• _Text excerpt_:
==========

Posted by A.C. Rhodes on March 27, 2008

 
 

  • Musical heartbreak came early for Dave as his first record, Alvin & the Chipmunks, was left too close to the radiator rendering it unplayable.
  • The first record bought with Dave’s own money was the Beach Boys, All Summer Long.
  • Dave’s father, at the time a record storeowner, originated the policy of renting customers listening devices to call in to hear new music. Somewhat the song man himself, he composed music to which his wife wrote lyrics, making the two a sort of post-war Sonny & Cher.
  • Dave’s high school band, the Intergalactic Space Force, was featured in the title sequence (and participated in the discussion) of Right On, a film paid for by the Dade County School Board and shown to Miami’s teachers for five years in the early ‘70s. It was intended to show what “today’s kids felt about the issues.”
  • Dave and his young teenaged friends often depended on the kindness of strangers to catch rides to regional rock fests. One, held closer to his house at Gulfstream Race Track in ’68, was a dry run for Woodstock.
  • What could be cooler than the Velvet Underground playing a converted bowling ally; perhaps Dave’s attendance? His brother saw them the one night he failed to go to the club. Both, however, witnessed the infamous Doors concert where Jim Morrison was said to have whipped out his member.
  • The following year it would be Dave’s turn to whip it out, as with no portals in the area, he had to make due with the mud – camouflaged by the crowd. He had an awesome view of the Stones, though. Fittingly, they did “Gimme Shelter.”

==========

• _Information given_:
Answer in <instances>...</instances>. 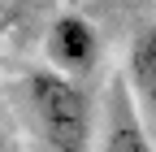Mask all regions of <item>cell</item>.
<instances>
[{
  "label": "cell",
  "instance_id": "cell-1",
  "mask_svg": "<svg viewBox=\"0 0 156 152\" xmlns=\"http://www.w3.org/2000/svg\"><path fill=\"white\" fill-rule=\"evenodd\" d=\"M22 96H26L30 122L39 126V135L52 152H91V135L100 118L91 113V100L78 87V78L44 65V70L26 74Z\"/></svg>",
  "mask_w": 156,
  "mask_h": 152
},
{
  "label": "cell",
  "instance_id": "cell-2",
  "mask_svg": "<svg viewBox=\"0 0 156 152\" xmlns=\"http://www.w3.org/2000/svg\"><path fill=\"white\" fill-rule=\"evenodd\" d=\"M95 152H156V139L147 135V118H143L139 100H134L126 74L108 83V96L100 104Z\"/></svg>",
  "mask_w": 156,
  "mask_h": 152
},
{
  "label": "cell",
  "instance_id": "cell-3",
  "mask_svg": "<svg viewBox=\"0 0 156 152\" xmlns=\"http://www.w3.org/2000/svg\"><path fill=\"white\" fill-rule=\"evenodd\" d=\"M44 56H48V70L56 74H91L95 61H100V31H95L91 17L83 13H56L48 22L44 35Z\"/></svg>",
  "mask_w": 156,
  "mask_h": 152
},
{
  "label": "cell",
  "instance_id": "cell-4",
  "mask_svg": "<svg viewBox=\"0 0 156 152\" xmlns=\"http://www.w3.org/2000/svg\"><path fill=\"white\" fill-rule=\"evenodd\" d=\"M126 83L139 100L143 118L156 126V17L143 22L130 39V52H126Z\"/></svg>",
  "mask_w": 156,
  "mask_h": 152
},
{
  "label": "cell",
  "instance_id": "cell-5",
  "mask_svg": "<svg viewBox=\"0 0 156 152\" xmlns=\"http://www.w3.org/2000/svg\"><path fill=\"white\" fill-rule=\"evenodd\" d=\"M13 5H22V9H48V5H56V0H13Z\"/></svg>",
  "mask_w": 156,
  "mask_h": 152
},
{
  "label": "cell",
  "instance_id": "cell-6",
  "mask_svg": "<svg viewBox=\"0 0 156 152\" xmlns=\"http://www.w3.org/2000/svg\"><path fill=\"white\" fill-rule=\"evenodd\" d=\"M5 9H9V0H0V17H5Z\"/></svg>",
  "mask_w": 156,
  "mask_h": 152
},
{
  "label": "cell",
  "instance_id": "cell-7",
  "mask_svg": "<svg viewBox=\"0 0 156 152\" xmlns=\"http://www.w3.org/2000/svg\"><path fill=\"white\" fill-rule=\"evenodd\" d=\"M0 152H9V143H5V135H0Z\"/></svg>",
  "mask_w": 156,
  "mask_h": 152
},
{
  "label": "cell",
  "instance_id": "cell-8",
  "mask_svg": "<svg viewBox=\"0 0 156 152\" xmlns=\"http://www.w3.org/2000/svg\"><path fill=\"white\" fill-rule=\"evenodd\" d=\"M0 78H5V65H0Z\"/></svg>",
  "mask_w": 156,
  "mask_h": 152
}]
</instances>
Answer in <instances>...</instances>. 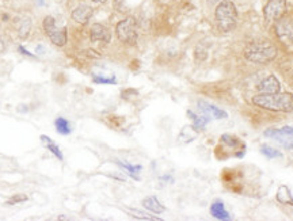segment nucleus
Returning <instances> with one entry per match:
<instances>
[{
  "instance_id": "27",
  "label": "nucleus",
  "mask_w": 293,
  "mask_h": 221,
  "mask_svg": "<svg viewBox=\"0 0 293 221\" xmlns=\"http://www.w3.org/2000/svg\"><path fill=\"white\" fill-rule=\"evenodd\" d=\"M114 5H116L117 9H121V5H122V0H116V2H114Z\"/></svg>"
},
{
  "instance_id": "14",
  "label": "nucleus",
  "mask_w": 293,
  "mask_h": 221,
  "mask_svg": "<svg viewBox=\"0 0 293 221\" xmlns=\"http://www.w3.org/2000/svg\"><path fill=\"white\" fill-rule=\"evenodd\" d=\"M142 205H144V208H145L146 210L155 213V214H160V213L165 212V206L156 199V197H146V198H144V201H142Z\"/></svg>"
},
{
  "instance_id": "3",
  "label": "nucleus",
  "mask_w": 293,
  "mask_h": 221,
  "mask_svg": "<svg viewBox=\"0 0 293 221\" xmlns=\"http://www.w3.org/2000/svg\"><path fill=\"white\" fill-rule=\"evenodd\" d=\"M216 23H217L218 30L223 33H230L236 27L238 23V11L235 5L231 0H223L220 2L214 13Z\"/></svg>"
},
{
  "instance_id": "28",
  "label": "nucleus",
  "mask_w": 293,
  "mask_h": 221,
  "mask_svg": "<svg viewBox=\"0 0 293 221\" xmlns=\"http://www.w3.org/2000/svg\"><path fill=\"white\" fill-rule=\"evenodd\" d=\"M5 52V44L2 42V40H0V54Z\"/></svg>"
},
{
  "instance_id": "29",
  "label": "nucleus",
  "mask_w": 293,
  "mask_h": 221,
  "mask_svg": "<svg viewBox=\"0 0 293 221\" xmlns=\"http://www.w3.org/2000/svg\"><path fill=\"white\" fill-rule=\"evenodd\" d=\"M93 2H95V3H105L106 0H93Z\"/></svg>"
},
{
  "instance_id": "18",
  "label": "nucleus",
  "mask_w": 293,
  "mask_h": 221,
  "mask_svg": "<svg viewBox=\"0 0 293 221\" xmlns=\"http://www.w3.org/2000/svg\"><path fill=\"white\" fill-rule=\"evenodd\" d=\"M41 141L44 142V145L46 146V148H48V150L50 151V152H52L56 158H57V159L62 160V158H64V156H62V152L60 151V148H58V146L48 137V136H41Z\"/></svg>"
},
{
  "instance_id": "24",
  "label": "nucleus",
  "mask_w": 293,
  "mask_h": 221,
  "mask_svg": "<svg viewBox=\"0 0 293 221\" xmlns=\"http://www.w3.org/2000/svg\"><path fill=\"white\" fill-rule=\"evenodd\" d=\"M130 213H132V216L136 217V218H140V220H154V221L160 220V218H158V217L150 216V214H145V213L140 212V210H134V209H132Z\"/></svg>"
},
{
  "instance_id": "23",
  "label": "nucleus",
  "mask_w": 293,
  "mask_h": 221,
  "mask_svg": "<svg viewBox=\"0 0 293 221\" xmlns=\"http://www.w3.org/2000/svg\"><path fill=\"white\" fill-rule=\"evenodd\" d=\"M93 80L95 82V83H99V84H116L117 83V79L116 76L113 75L111 78H103V76H93Z\"/></svg>"
},
{
  "instance_id": "9",
  "label": "nucleus",
  "mask_w": 293,
  "mask_h": 221,
  "mask_svg": "<svg viewBox=\"0 0 293 221\" xmlns=\"http://www.w3.org/2000/svg\"><path fill=\"white\" fill-rule=\"evenodd\" d=\"M90 38L93 42H105L109 44L111 40V34L106 26H103L101 23H95L90 30Z\"/></svg>"
},
{
  "instance_id": "20",
  "label": "nucleus",
  "mask_w": 293,
  "mask_h": 221,
  "mask_svg": "<svg viewBox=\"0 0 293 221\" xmlns=\"http://www.w3.org/2000/svg\"><path fill=\"white\" fill-rule=\"evenodd\" d=\"M54 125H56V129H57V132L60 134H69L71 133V125H69V122L65 118H62V117L61 118H57Z\"/></svg>"
},
{
  "instance_id": "15",
  "label": "nucleus",
  "mask_w": 293,
  "mask_h": 221,
  "mask_svg": "<svg viewBox=\"0 0 293 221\" xmlns=\"http://www.w3.org/2000/svg\"><path fill=\"white\" fill-rule=\"evenodd\" d=\"M277 199L284 205H290L293 206V195L289 190L288 186H280V189L277 191Z\"/></svg>"
},
{
  "instance_id": "2",
  "label": "nucleus",
  "mask_w": 293,
  "mask_h": 221,
  "mask_svg": "<svg viewBox=\"0 0 293 221\" xmlns=\"http://www.w3.org/2000/svg\"><path fill=\"white\" fill-rule=\"evenodd\" d=\"M278 50L269 41H255L250 42L244 49L246 60L254 64H267L277 57Z\"/></svg>"
},
{
  "instance_id": "30",
  "label": "nucleus",
  "mask_w": 293,
  "mask_h": 221,
  "mask_svg": "<svg viewBox=\"0 0 293 221\" xmlns=\"http://www.w3.org/2000/svg\"><path fill=\"white\" fill-rule=\"evenodd\" d=\"M220 0H209V3H217Z\"/></svg>"
},
{
  "instance_id": "16",
  "label": "nucleus",
  "mask_w": 293,
  "mask_h": 221,
  "mask_svg": "<svg viewBox=\"0 0 293 221\" xmlns=\"http://www.w3.org/2000/svg\"><path fill=\"white\" fill-rule=\"evenodd\" d=\"M197 136H198V132H197V129L194 126H185L178 140L181 142H191L193 140H195Z\"/></svg>"
},
{
  "instance_id": "11",
  "label": "nucleus",
  "mask_w": 293,
  "mask_h": 221,
  "mask_svg": "<svg viewBox=\"0 0 293 221\" xmlns=\"http://www.w3.org/2000/svg\"><path fill=\"white\" fill-rule=\"evenodd\" d=\"M198 107H200V110L204 113L205 115H208L209 118H214V120H224L227 118V113L222 109H218V107L213 106V105H210L208 102L200 101L198 102Z\"/></svg>"
},
{
  "instance_id": "22",
  "label": "nucleus",
  "mask_w": 293,
  "mask_h": 221,
  "mask_svg": "<svg viewBox=\"0 0 293 221\" xmlns=\"http://www.w3.org/2000/svg\"><path fill=\"white\" fill-rule=\"evenodd\" d=\"M222 142L224 145L228 146V148H236V146H239L240 144H242L240 140L235 138L234 136H231V134H223Z\"/></svg>"
},
{
  "instance_id": "1",
  "label": "nucleus",
  "mask_w": 293,
  "mask_h": 221,
  "mask_svg": "<svg viewBox=\"0 0 293 221\" xmlns=\"http://www.w3.org/2000/svg\"><path fill=\"white\" fill-rule=\"evenodd\" d=\"M255 106L270 111H282L290 113L293 111V95L289 93H274V94H258L253 98Z\"/></svg>"
},
{
  "instance_id": "5",
  "label": "nucleus",
  "mask_w": 293,
  "mask_h": 221,
  "mask_svg": "<svg viewBox=\"0 0 293 221\" xmlns=\"http://www.w3.org/2000/svg\"><path fill=\"white\" fill-rule=\"evenodd\" d=\"M44 30L46 33V36L49 37V40L52 41L56 46H64L68 41L67 27H60L56 23V19L53 17H46L44 19Z\"/></svg>"
},
{
  "instance_id": "10",
  "label": "nucleus",
  "mask_w": 293,
  "mask_h": 221,
  "mask_svg": "<svg viewBox=\"0 0 293 221\" xmlns=\"http://www.w3.org/2000/svg\"><path fill=\"white\" fill-rule=\"evenodd\" d=\"M258 90H259L261 93L265 94L280 93L281 84L274 75H269L267 78H265L261 83L258 84Z\"/></svg>"
},
{
  "instance_id": "7",
  "label": "nucleus",
  "mask_w": 293,
  "mask_h": 221,
  "mask_svg": "<svg viewBox=\"0 0 293 221\" xmlns=\"http://www.w3.org/2000/svg\"><path fill=\"white\" fill-rule=\"evenodd\" d=\"M266 137H270L275 141H278L281 145H284L288 150H293V128L285 126L281 129H267L263 133Z\"/></svg>"
},
{
  "instance_id": "21",
  "label": "nucleus",
  "mask_w": 293,
  "mask_h": 221,
  "mask_svg": "<svg viewBox=\"0 0 293 221\" xmlns=\"http://www.w3.org/2000/svg\"><path fill=\"white\" fill-rule=\"evenodd\" d=\"M261 152H262L266 158H269V159H274V158H281V156H282V154H281L280 151L275 150V148H273V146L270 145H266V144L261 146Z\"/></svg>"
},
{
  "instance_id": "19",
  "label": "nucleus",
  "mask_w": 293,
  "mask_h": 221,
  "mask_svg": "<svg viewBox=\"0 0 293 221\" xmlns=\"http://www.w3.org/2000/svg\"><path fill=\"white\" fill-rule=\"evenodd\" d=\"M117 164H120L121 167L125 168V170L128 171L129 175L133 178V179H136V181L140 179V178H138V174H140V171H141V166H133V164L122 163V162H117Z\"/></svg>"
},
{
  "instance_id": "17",
  "label": "nucleus",
  "mask_w": 293,
  "mask_h": 221,
  "mask_svg": "<svg viewBox=\"0 0 293 221\" xmlns=\"http://www.w3.org/2000/svg\"><path fill=\"white\" fill-rule=\"evenodd\" d=\"M187 115L193 120V124H194L193 126H194L195 129H204L205 126H206V124L210 121V118H209L208 115H197L191 110L187 111Z\"/></svg>"
},
{
  "instance_id": "6",
  "label": "nucleus",
  "mask_w": 293,
  "mask_h": 221,
  "mask_svg": "<svg viewBox=\"0 0 293 221\" xmlns=\"http://www.w3.org/2000/svg\"><path fill=\"white\" fill-rule=\"evenodd\" d=\"M286 0H269L263 7V17L267 22H274L284 17L286 11Z\"/></svg>"
},
{
  "instance_id": "26",
  "label": "nucleus",
  "mask_w": 293,
  "mask_h": 221,
  "mask_svg": "<svg viewBox=\"0 0 293 221\" xmlns=\"http://www.w3.org/2000/svg\"><path fill=\"white\" fill-rule=\"evenodd\" d=\"M18 50H19V52H22V54H25V56H30V57H34V56H33V54H31V53H29V52H27L26 49L23 48V46H19Z\"/></svg>"
},
{
  "instance_id": "12",
  "label": "nucleus",
  "mask_w": 293,
  "mask_h": 221,
  "mask_svg": "<svg viewBox=\"0 0 293 221\" xmlns=\"http://www.w3.org/2000/svg\"><path fill=\"white\" fill-rule=\"evenodd\" d=\"M93 17V9L87 5H79L74 11H72V18L78 23L86 25L89 22L90 18Z\"/></svg>"
},
{
  "instance_id": "4",
  "label": "nucleus",
  "mask_w": 293,
  "mask_h": 221,
  "mask_svg": "<svg viewBox=\"0 0 293 221\" xmlns=\"http://www.w3.org/2000/svg\"><path fill=\"white\" fill-rule=\"evenodd\" d=\"M116 33L118 40L126 45H134L137 42L138 31L137 21L133 17H128L124 21H121L116 26Z\"/></svg>"
},
{
  "instance_id": "8",
  "label": "nucleus",
  "mask_w": 293,
  "mask_h": 221,
  "mask_svg": "<svg viewBox=\"0 0 293 221\" xmlns=\"http://www.w3.org/2000/svg\"><path fill=\"white\" fill-rule=\"evenodd\" d=\"M275 34L282 41V44L293 42V22L289 18H280L275 25Z\"/></svg>"
},
{
  "instance_id": "25",
  "label": "nucleus",
  "mask_w": 293,
  "mask_h": 221,
  "mask_svg": "<svg viewBox=\"0 0 293 221\" xmlns=\"http://www.w3.org/2000/svg\"><path fill=\"white\" fill-rule=\"evenodd\" d=\"M25 201H27V197L26 195H14L13 198H11V201H9L7 202V205H14V203H18V202H25Z\"/></svg>"
},
{
  "instance_id": "31",
  "label": "nucleus",
  "mask_w": 293,
  "mask_h": 221,
  "mask_svg": "<svg viewBox=\"0 0 293 221\" xmlns=\"http://www.w3.org/2000/svg\"><path fill=\"white\" fill-rule=\"evenodd\" d=\"M38 5H44V0H38Z\"/></svg>"
},
{
  "instance_id": "13",
  "label": "nucleus",
  "mask_w": 293,
  "mask_h": 221,
  "mask_svg": "<svg viewBox=\"0 0 293 221\" xmlns=\"http://www.w3.org/2000/svg\"><path fill=\"white\" fill-rule=\"evenodd\" d=\"M210 213H212V216L214 218H217V220H230L231 217H230V213L226 210V206H224V203L222 201H216L213 202V205L210 206Z\"/></svg>"
}]
</instances>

==========

• _Work to be completed_:
Can you return the stretch of the post about Dave's musical youth from "Posted by A.C." through "rendering it unplayable.", copied word for word?

• _Answer to this problem_:
Posted by A.C. Rhodes on March 27, 2008

 
 

  • Musical heartbreak came early for Dave as his first record, Alvin & the Chipmunks, was left too close to the radiator rendering it unplayable.